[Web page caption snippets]
━━━━━━━━

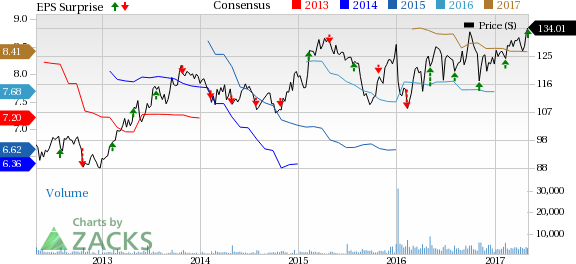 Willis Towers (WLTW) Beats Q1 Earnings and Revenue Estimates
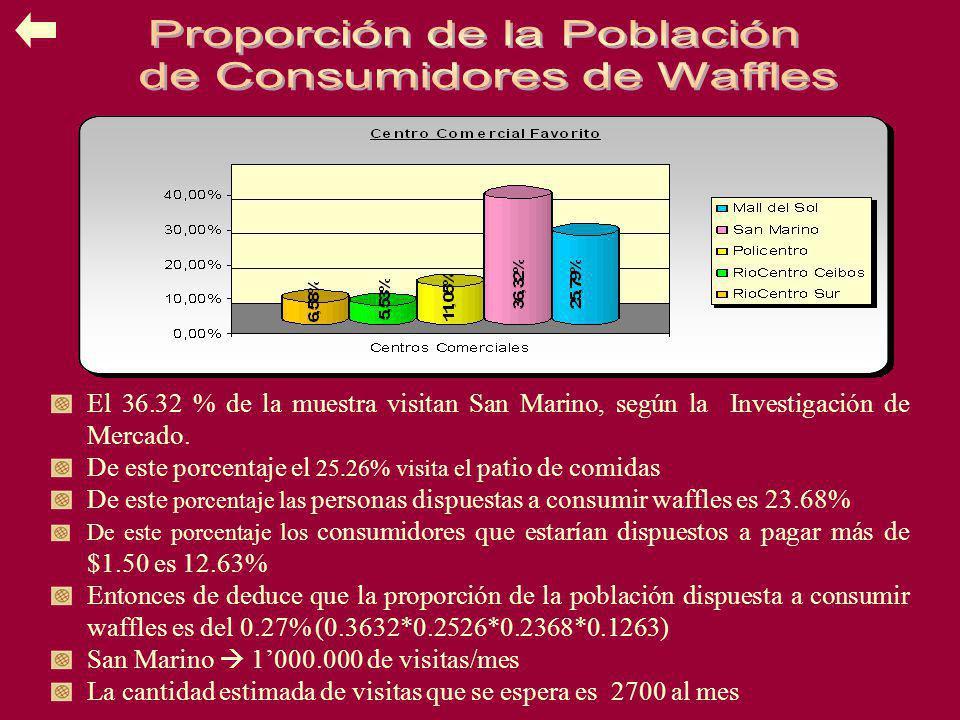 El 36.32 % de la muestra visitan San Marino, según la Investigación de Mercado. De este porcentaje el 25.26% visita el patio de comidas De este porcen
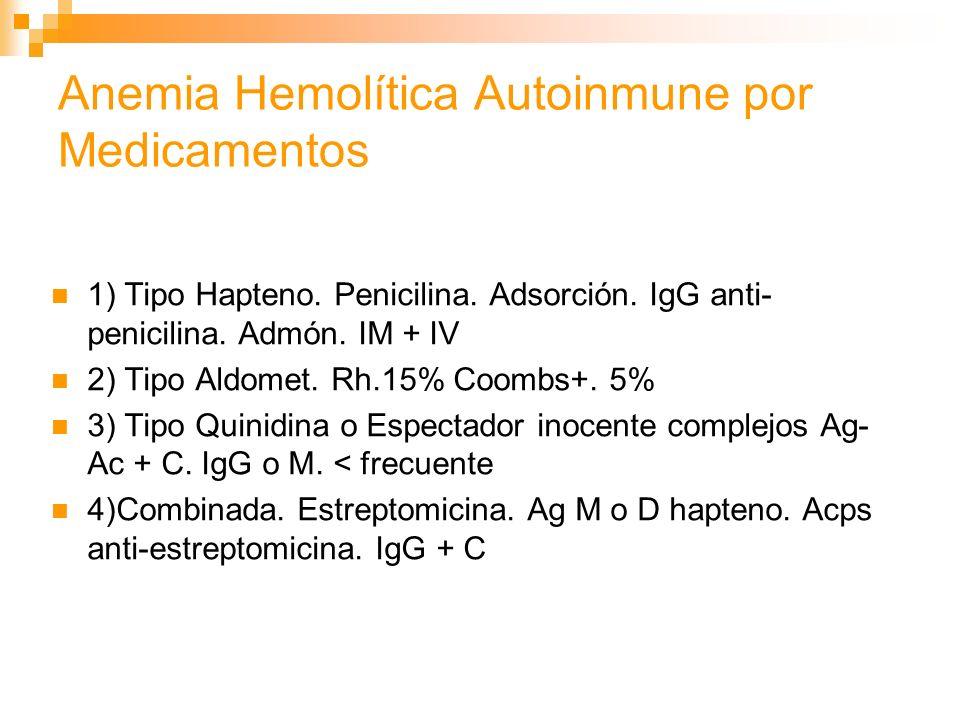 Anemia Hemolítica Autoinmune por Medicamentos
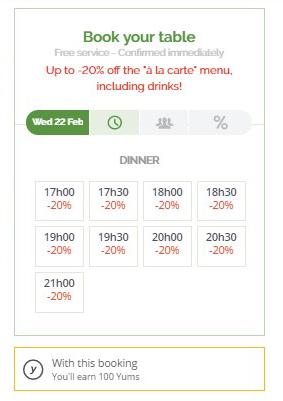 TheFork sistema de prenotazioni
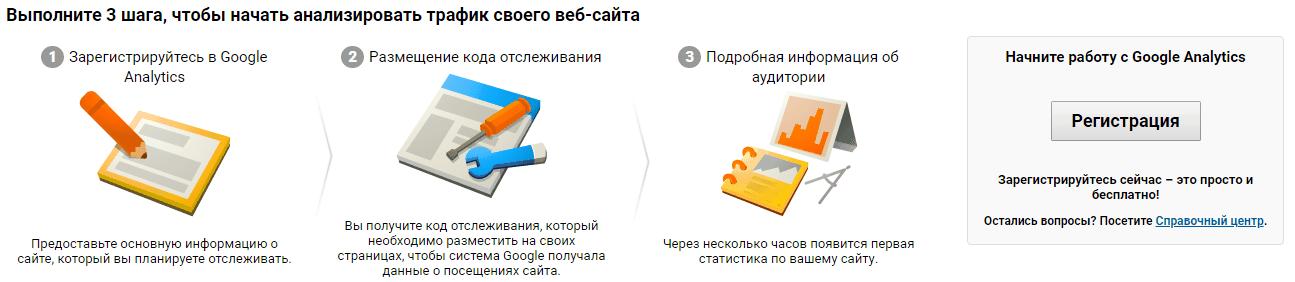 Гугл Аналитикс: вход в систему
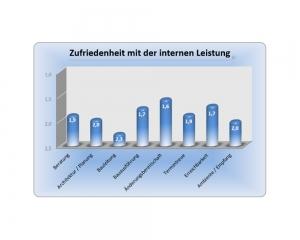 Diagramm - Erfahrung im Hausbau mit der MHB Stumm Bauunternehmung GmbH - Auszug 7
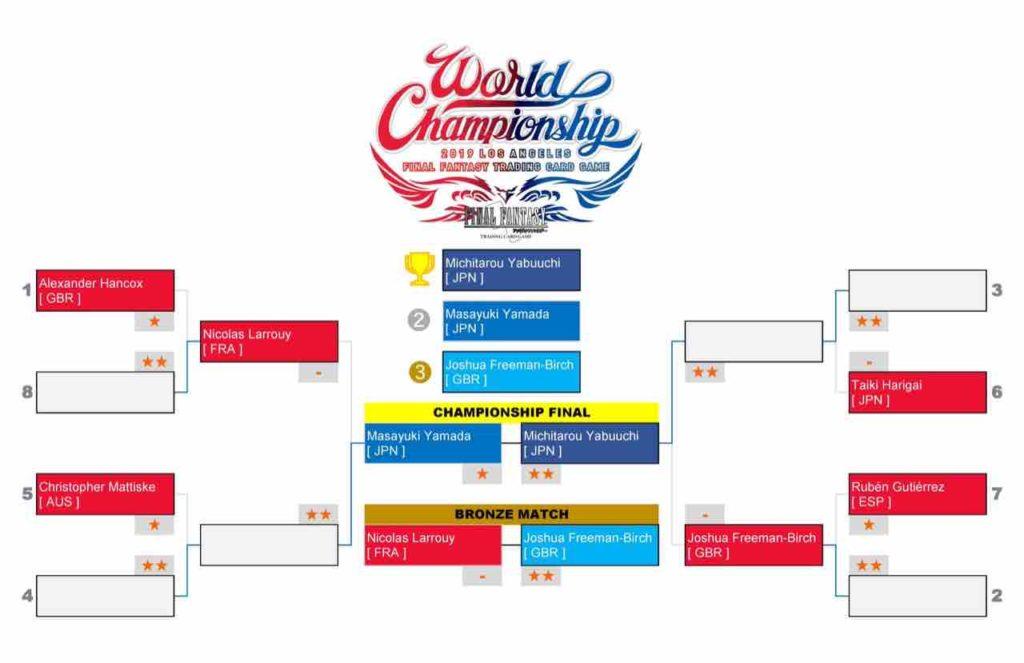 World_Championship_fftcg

━━━━━━━━

▸ PROBLEM DESCRIPTION:
From the first line to the last, output the records exactly without pictures.

▸ YOUR SOLUTION:
 Willis Towers (WLTW) Beats Q1 Earnings and Revenue Estimates
 El 36.32 % de la muestra visitan San Marino, según la Investigación de Mercado. De este porcentaje el 25.26% visita el patio de comidas De este porcen
 Anemia Hemolítica Autoinmune por Medicamentos
 TheFork sistema de prenotazioni
 Гугл Аналитикс: вход в систему
 Diagramm - Erfahrung im Hausbau mit der MHB Stumm Bauunternehmung GmbH - Auszug 7
 World_Championship_fftcg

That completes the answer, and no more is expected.